# Overview
This script generates the background vocabulary for our pilot simulations, which will be shared at SSSR in Copenhagen in July 2024. To do this we first read-in the My Sidewalks data, count how many total words are present there and then sample from other relevant language sources to generate the background vocabularies for training. This script also generates the test sets for this training condition. See each section below for more information.

In [1]:
import pandas as pd
import random

import nltk
cmuduct = nltk.corpus.cmudict.dict()
random.seed(765)

In [2]:
cmu = [word.lower() for word in cmuduct.keys() if word.isalpha()]
acbc = pd.read_csv('data/vocabulary/tidycorpus.csv')['token'].to_list()

acbc = [word.lower() for word in acbc if not isinstance(word, float)]
acbc = [word.lower() for word in acbc if word.isalpha()]


  acbc = pd.read_csv('data/vocabulary/tidycorpus.csv')['token'].to_list()


In [3]:
programs = pd.read_csv('data/combined_programs.csv')
my_sidewalks = []
trade_books = []

for i, row in programs.iterrows():
    if "Sidewalks" in row['program_name']:
        if isinstance(row.word_raw, str):
            my_sidewalks.append(row.word_raw.lower())
    if "LLI" in row["program_name"]:
        if isinstance(row.word_raw, str):
            trade_books.append(row.word_raw.lower())
            
            
my_sidewalks = [word for word in my_sidewalks if word in cmu]

In [4]:
trade_books = [word.lower() for word in trade_books if isinstance(word, str) & word.isalpha()]
trade_books = [word for word in trade_books if word in cmu]

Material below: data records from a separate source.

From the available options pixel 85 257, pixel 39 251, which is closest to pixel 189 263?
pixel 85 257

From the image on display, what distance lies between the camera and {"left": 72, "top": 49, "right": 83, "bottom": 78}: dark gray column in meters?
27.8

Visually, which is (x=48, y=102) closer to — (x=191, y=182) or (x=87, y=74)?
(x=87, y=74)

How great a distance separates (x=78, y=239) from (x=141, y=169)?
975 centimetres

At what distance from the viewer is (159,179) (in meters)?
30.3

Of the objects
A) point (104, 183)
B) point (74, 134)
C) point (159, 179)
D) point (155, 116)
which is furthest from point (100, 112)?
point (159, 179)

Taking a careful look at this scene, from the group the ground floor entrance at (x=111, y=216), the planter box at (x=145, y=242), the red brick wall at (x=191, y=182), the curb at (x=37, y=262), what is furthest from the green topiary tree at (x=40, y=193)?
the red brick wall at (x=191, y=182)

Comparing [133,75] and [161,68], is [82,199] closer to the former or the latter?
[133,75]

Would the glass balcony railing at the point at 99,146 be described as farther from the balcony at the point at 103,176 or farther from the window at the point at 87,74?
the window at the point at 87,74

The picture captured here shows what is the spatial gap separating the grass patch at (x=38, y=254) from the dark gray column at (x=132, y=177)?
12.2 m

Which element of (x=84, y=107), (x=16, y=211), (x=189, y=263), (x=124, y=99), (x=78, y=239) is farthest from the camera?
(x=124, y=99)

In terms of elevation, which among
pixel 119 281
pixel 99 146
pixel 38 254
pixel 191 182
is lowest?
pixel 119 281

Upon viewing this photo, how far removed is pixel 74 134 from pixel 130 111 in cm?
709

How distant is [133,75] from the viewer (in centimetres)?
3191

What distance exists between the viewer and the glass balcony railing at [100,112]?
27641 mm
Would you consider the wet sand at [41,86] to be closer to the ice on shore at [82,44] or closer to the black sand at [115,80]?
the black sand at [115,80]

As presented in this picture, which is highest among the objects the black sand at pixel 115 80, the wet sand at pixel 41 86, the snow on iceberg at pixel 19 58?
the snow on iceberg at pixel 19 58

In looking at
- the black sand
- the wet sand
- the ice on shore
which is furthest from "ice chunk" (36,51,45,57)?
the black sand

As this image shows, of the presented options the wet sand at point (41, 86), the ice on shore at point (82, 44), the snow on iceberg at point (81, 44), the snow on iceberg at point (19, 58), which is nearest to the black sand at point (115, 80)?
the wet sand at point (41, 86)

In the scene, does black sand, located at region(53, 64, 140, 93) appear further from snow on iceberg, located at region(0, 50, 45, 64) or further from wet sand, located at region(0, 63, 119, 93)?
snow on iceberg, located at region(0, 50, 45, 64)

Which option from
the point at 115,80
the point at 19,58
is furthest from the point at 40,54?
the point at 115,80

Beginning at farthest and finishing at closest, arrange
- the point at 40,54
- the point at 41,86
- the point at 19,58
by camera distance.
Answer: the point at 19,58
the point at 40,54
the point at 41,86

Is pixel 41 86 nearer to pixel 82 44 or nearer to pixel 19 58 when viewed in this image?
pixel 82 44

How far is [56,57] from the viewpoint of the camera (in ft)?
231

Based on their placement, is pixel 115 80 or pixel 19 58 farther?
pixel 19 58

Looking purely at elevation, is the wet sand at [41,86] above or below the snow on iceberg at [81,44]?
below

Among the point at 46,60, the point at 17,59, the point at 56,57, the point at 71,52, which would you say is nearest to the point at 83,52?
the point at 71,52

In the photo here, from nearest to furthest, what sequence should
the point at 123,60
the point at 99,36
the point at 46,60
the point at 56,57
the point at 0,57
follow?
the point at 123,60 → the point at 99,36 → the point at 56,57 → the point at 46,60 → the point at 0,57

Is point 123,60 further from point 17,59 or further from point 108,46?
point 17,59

My Sidewalks has this many total words:

In [5]:
N = len(my_sidewalks)
print(N)

10473


And this many unique words:

In [6]:
print(len(set(my_sidewalks)))

1282


The goal of constructing the background vocabulary is to identify additional sets of (total) words (i.e., tokens, not types) that comprise a certain proportion of the overall training environment. We will implement this such that we have conditions where the program words represent 25%, 50%, 75%, and 100% of the overall training environment.

In [7]:
program_details = []

for i, row in programs.iterrows():
    if "Sidewalks" in row['program_name']:
        program_details.append(row.program_name)

In [8]:
set(program_details)

{'My Sidewalks K',
 'My Sidewalks Level A Unit 1',
 'My Sidewalks Level A Unit 2',
 'My Sidewalks Level A Unit 3',
 'My Sidewalks Level A Unit 4',
 'My Sidewalks Level A Unit 5'}

We will set the overall vocabulary size to be approximately 10K total words (the exact value will be set by reading all the My Sidewalks books one time; 10,651 total words). This is a realistic and tractable number of words to use as training examples. For the condition where the decodable texts are 100% of the training set, then the My Sidewalks books will all be read once through. In the case where the decodable texts represent 75% of the overall vocabulary, 25% of the words will be sampled from children's sources. Likewise for the 50% and 25% conditions.

For each level of `proportion` we will take 20 random draws for the background vocabulary. This will allow us to look at 20 different models for each proportion in each condition. Important here is that for a given draw of background vocabulary for a particular proportion, that draw will be used for both the My Sidewalks (decodable) and trade books model. For example, for sample #1 of background vocabulary of 25% (where 75% of the words are from the program and 25% are from the background) the same set of 25% will be used for both the decodable and trade book models. Then, sample #2 will be a different draw of the 25% of words making up the background vocabulary, and so on.

# Data for our two primary conditions: my_sidewalks (decodable) and trade_books (LLI)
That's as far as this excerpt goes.